#### [Instrucciones de la tarea]
Reescribe la parte del texto sobre la Sierra de Francia que abre con "Debimos avanzar hasta" y cierra con "en Miranda del Castañar.", poniendo "atardecer" en lugar de "crepúsculo".

#### [Texto fuente]

Todo el retablo está guarnecido de oleografías modernas. Sospechando que pudieran cubrir los cuadros antiguos, trepa un muchacho, tira de los lienzos y cae un bastidor. En efecto. La estampa cubre una pintura veneciana. Quizá de escaso mérito; pero ¿y las otras? ¡Quién sabe si habrá algo interesante debajo de los demás cartones! Realizado el descubrimiento al aire libre y bien enterado el Concejo, es ya difícil que nadie toque al tesoro artístico de Miranda del Castañar.

Pedir en este ambiente escuelitas rurales de tipo moderno sería como llevar otra estampa al retablo u otra casa-cuartel al patio de armas del castillo. ¡Tiéntese bien la ropa el arquitecto, señor Secall, antes de intentar esa empresa! Pero la construcción es indispensable. Las dos escuelas que vimos van demasiado bien con el pavimento de las callejas. Una, cerrada ya, sólo tiene un magnífico miradero, resguardado del viento, donde florece un laurel y algún frutal. La otra se defiende con gran tesón. Empiezan a ceder los machones. Una de las paredes laterales, traspasada de humedad, va cubriéndose de incipientes estalactitas, que llegarán a formarse si antes no se hunde. Cruzan las grietas en zigzag por distintos sitios. Y el techo, vigas al aire, está poblado de nidos de golondrina. Entran y salen, piando con su agudo y alegre chillido, las avecitas del Señor. Dice el maestro que esto es muy bueno. Las golondrinas acaban con todos los bichos que hacen daño.

 

14.- POR LA SIERRA DE FRANCIA

Debimos avanzar hasta Sotoserrano, para bordear luego Las Hurdes, deteniéndonos en La Alberca, su pórtico, donde nos esperaban hurdanos, verdaderos hurdanos, que deseaban hablarnos de la educación de sus hijos. Hubiera sido algo más que un placer estético ver llegar en el frío del crepúsculo la sombra de los dos picachos con sus dos santuarios: Las Batuecas y Peña de Francia. Estas sensaciones fuertes, broncas, de naturaleza madrastra, debe conocerlas todo buen español, sin lo cual hablará de muchas cosas de memoria. Pero hemos perdido tiempo, muy bien perdido, es decir, muy bien empleado, en Miranda del Castañar.

Filas de datos:
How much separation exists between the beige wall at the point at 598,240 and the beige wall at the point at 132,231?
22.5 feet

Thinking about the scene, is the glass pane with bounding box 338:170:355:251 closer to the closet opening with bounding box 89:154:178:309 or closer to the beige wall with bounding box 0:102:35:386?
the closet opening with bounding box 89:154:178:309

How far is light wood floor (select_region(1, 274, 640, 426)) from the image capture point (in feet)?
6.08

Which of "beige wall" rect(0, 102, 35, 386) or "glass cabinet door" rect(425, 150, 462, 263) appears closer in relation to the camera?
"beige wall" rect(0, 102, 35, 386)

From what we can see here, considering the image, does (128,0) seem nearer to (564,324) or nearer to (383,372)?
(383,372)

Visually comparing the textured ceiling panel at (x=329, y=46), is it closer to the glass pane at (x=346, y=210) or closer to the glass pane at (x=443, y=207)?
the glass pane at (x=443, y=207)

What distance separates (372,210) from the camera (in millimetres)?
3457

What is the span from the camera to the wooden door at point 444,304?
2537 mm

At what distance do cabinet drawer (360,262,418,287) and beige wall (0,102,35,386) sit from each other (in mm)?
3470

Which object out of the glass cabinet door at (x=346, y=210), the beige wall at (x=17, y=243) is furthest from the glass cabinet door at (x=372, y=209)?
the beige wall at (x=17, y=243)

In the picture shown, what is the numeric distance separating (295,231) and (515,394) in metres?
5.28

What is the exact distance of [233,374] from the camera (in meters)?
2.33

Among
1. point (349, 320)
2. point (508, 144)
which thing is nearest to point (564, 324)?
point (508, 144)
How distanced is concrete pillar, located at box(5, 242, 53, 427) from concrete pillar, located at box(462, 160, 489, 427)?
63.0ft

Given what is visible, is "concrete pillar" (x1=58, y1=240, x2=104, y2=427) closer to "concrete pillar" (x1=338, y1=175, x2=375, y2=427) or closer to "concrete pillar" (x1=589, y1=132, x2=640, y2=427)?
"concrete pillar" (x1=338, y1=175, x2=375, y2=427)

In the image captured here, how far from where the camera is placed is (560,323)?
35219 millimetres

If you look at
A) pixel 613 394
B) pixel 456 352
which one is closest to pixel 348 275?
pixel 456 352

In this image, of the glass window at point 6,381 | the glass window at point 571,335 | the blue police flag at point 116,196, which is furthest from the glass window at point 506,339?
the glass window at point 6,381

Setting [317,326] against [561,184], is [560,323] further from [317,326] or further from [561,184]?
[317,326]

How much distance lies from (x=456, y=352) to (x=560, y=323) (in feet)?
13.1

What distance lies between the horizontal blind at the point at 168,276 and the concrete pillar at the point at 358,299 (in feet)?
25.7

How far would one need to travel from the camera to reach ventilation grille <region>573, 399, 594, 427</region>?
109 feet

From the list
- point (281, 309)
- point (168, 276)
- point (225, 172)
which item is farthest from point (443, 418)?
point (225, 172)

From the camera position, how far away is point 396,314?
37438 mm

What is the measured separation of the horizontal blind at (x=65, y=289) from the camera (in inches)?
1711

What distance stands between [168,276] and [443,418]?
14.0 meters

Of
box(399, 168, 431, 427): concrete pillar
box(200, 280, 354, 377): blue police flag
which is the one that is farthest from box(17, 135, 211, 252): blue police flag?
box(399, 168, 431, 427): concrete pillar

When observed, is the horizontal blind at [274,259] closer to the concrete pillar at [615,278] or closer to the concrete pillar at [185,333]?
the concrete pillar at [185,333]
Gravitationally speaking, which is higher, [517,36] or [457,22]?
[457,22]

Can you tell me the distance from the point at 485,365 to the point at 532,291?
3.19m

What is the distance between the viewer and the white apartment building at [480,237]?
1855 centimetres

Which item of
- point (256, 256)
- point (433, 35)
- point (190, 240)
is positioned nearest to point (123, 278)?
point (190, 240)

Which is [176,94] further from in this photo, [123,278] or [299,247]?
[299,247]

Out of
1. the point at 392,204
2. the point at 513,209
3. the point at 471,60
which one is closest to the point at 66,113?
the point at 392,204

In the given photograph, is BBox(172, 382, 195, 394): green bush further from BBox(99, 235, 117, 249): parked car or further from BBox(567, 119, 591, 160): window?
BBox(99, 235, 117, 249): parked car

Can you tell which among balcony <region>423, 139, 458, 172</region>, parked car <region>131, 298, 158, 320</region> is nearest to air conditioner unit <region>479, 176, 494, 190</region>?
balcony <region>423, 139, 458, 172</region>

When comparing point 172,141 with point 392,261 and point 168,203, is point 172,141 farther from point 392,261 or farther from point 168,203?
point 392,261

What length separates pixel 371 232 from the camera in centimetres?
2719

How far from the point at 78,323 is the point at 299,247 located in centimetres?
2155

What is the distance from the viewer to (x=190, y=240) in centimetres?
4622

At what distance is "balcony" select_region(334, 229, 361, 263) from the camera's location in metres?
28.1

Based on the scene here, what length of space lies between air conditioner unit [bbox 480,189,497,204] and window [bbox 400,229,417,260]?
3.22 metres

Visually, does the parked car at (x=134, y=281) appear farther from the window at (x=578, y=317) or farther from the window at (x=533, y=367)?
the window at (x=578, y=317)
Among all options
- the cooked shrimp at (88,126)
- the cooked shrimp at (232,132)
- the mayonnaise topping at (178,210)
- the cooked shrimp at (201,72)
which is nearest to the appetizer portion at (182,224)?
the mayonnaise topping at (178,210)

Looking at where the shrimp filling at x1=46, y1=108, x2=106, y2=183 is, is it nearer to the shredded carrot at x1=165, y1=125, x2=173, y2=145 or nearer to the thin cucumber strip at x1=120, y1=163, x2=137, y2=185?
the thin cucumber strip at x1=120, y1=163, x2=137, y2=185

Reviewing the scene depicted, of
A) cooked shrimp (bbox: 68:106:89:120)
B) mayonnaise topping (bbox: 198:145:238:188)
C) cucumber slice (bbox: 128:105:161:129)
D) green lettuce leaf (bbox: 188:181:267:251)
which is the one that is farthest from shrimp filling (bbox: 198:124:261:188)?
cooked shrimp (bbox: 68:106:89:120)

---

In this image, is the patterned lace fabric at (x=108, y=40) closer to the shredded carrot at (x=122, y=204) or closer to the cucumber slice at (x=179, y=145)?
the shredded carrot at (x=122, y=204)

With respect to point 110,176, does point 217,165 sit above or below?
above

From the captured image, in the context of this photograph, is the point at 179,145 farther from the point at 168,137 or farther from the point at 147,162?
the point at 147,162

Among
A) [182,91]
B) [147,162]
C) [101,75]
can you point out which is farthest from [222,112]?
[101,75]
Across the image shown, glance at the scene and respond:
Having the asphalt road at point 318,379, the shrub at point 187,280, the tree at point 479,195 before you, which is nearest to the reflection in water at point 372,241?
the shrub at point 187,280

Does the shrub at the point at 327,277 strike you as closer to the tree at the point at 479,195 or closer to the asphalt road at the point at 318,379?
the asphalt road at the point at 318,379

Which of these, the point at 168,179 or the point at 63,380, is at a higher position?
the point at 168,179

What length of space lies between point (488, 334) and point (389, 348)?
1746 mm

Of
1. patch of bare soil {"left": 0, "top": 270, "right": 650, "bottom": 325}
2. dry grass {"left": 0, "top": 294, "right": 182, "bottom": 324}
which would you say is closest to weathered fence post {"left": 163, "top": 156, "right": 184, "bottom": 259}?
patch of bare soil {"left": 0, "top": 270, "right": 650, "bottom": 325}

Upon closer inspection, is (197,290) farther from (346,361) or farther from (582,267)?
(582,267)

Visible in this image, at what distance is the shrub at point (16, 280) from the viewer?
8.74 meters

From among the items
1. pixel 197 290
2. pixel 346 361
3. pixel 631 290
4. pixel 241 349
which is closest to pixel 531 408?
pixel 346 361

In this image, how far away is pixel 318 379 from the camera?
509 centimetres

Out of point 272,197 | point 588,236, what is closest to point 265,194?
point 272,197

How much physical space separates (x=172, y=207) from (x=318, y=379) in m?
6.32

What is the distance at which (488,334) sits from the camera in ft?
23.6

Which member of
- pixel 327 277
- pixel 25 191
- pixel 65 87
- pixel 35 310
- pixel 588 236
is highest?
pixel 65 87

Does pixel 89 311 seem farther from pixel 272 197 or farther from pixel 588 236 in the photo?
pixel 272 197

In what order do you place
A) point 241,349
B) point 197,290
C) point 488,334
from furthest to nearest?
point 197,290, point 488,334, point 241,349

#### [Respuesta escrita]
Debimos avanzar hasta Sotoserrano, para bordear luego Las Hurdes, deteniéndonos en La Alberca, su pórtico, donde nos esperaban hurdanos, verdaderos hurdanos, que deseaban hablarnos de la educación de sus hijos. Hubiera sido algo más que un placer estético ver llegar en el frío del atardecer la sombra de los dos picachos con sus dos santuarios: Las Batuecas y Peña de Francia. Estas sensaciones fuertes, broncas, de naturaleza madrastra, debe conocerlas todo buen español, sin lo cual hablará de muchas cosas de memoria. Pero hemos perdido tiempo, muy bien perdido, es decir, muy bien empleado, en Miranda del Castañar.